Ce que ça résout
La structure par défaut des notes numériques — documents, dossiers, onglets — est séquentielle. Le cerveau humain n’est pas séquentiel. Il est spatial. Chaque fois que tu forces ton savoir dans une liste, une timeline ou un dossier imbriqué, tu traduis hors de la langue que ton hippocampe parle nativement.
La méthode du Palais de la Mémoire est le raccourci connu des Grecs anciens. Fluera la transforme en standard.
Comment ça marche
Le canvas est infini dans toutes les directions. Chaque concept que tu écris vit à une position spécifique — coordonnées (x, y) que le scheduler et le moteur de mémoire ne perdent jamais. Tu décides où placer les choses. Les concepts similaires se regroupent. Les matières différentes occupent des quartiers différents. Les connexions sont des flèches littérales à travers un espace littéral.
Dézoome et le semestre devient une carte. Zoome et un seul sujet montre son détail manuscrit. La transition est continue — il n’y a pas de frontière de “document” qui brise la métaphore spatiale.

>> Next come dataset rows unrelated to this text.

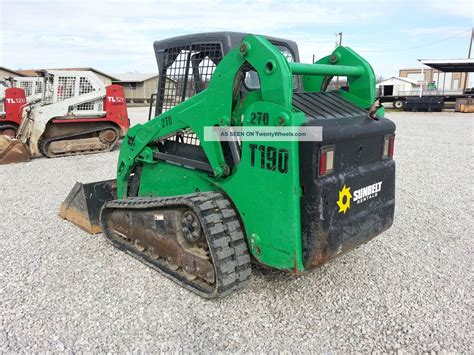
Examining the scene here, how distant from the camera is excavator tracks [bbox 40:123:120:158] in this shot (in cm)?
1027

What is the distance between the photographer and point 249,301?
3.21 m

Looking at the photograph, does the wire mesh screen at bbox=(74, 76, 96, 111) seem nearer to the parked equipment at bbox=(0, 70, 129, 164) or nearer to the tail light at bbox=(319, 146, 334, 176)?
the parked equipment at bbox=(0, 70, 129, 164)

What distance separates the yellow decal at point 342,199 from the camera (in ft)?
9.34

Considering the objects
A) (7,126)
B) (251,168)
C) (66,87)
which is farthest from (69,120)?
(251,168)

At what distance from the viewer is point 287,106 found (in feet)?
8.79

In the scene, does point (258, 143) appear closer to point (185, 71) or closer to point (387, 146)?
point (387, 146)

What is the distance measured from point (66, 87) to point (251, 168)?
8.79m

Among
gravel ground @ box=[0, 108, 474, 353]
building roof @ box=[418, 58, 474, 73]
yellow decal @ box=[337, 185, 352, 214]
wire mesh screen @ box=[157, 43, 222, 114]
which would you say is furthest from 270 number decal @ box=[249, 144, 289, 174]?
building roof @ box=[418, 58, 474, 73]

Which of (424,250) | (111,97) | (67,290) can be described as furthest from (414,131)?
(67,290)

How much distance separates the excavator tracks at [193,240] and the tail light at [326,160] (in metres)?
0.81

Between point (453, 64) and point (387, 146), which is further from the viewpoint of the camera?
point (453, 64)

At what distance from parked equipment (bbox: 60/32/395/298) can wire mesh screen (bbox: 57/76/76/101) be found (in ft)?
23.1

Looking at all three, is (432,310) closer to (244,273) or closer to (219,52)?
(244,273)

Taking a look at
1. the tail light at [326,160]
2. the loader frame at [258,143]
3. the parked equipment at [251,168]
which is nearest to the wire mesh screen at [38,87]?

Avec le temps, ton canvas grandit. Ce qui a commencé comme des nœuds épars devient des quartiers, des villes, des continents de connaissance. Naviguer devient une habitude — ton hippocampe construit une carte de place cells de ton territoire intellectuel, comme il construit des cartes de place cells de ton appartement.
La science derrière
En 2014, le Nobel de Physiologie ou Médecine est allé à John O’Keefe et May-Britt et Edvard Moser pour les découvertes des place cells (hippocampe) et des grid cells (cortex entorhinal). Ensemble, elles forment le GPS interne du cerveau. Elles ont évolué pour la navigation — mais l’hippocampe les a adoptées pour la mémoire de tout type.
Les athlètes de la mémoire qui utilisent la méthode des loci surpassent les contrôles avec des effect sizes autour de d = 0,88 — très grands pour n’importe quel standard psychologique. Les études de neuro-imagerie montrent que leur pattern d’activation hippocampique est identique, qu’ils récupèrent des décimales de pi mémorisées ou qu’ils se rappellent le plan de leur maison d’enfance. La circuiterie est littéralement la même.
La recherche en cartographie conceptuelle de Joseph Novak (1984) ajoute la deuxième jambe : construire une carte spatiale surpasse étudier une carte préfabriquée, à travers les disciplines et les niveaux scolaires. Fluera combine les deux — ton canvas est un palais de la mémoire que tu construis, pas un que tu reçois.
Mueller et Oppenheimer (2014) et van der Meer (2020) complètent le tableau : l’écriture à la main en elle-même n’est pas accessoire. Les mouvements de la main encodent une trace motrice qui renforce la trace spatiale. Trois canaux d’encodage — sémantique, spatial, moteur — actifs simultanément à chaque nœud que tu dessines.
La suite
Le Palais de la Mémoire est la fonctionnalité la plus ancienne de Fluera — c’est le canvas. Travaux en cours :
- Visites guidées du palais — walkthroughs narrés auto-générés de ton cahier, utiles avant un examen.
- Téléport cross-canvas — bookmarks spatiaux sur plusieurs canvas et saut via cue spatial.
- Import depuis l’imagination — lieux décrits par la voix qui deviennent des régions du canvas (expérimental, R&D).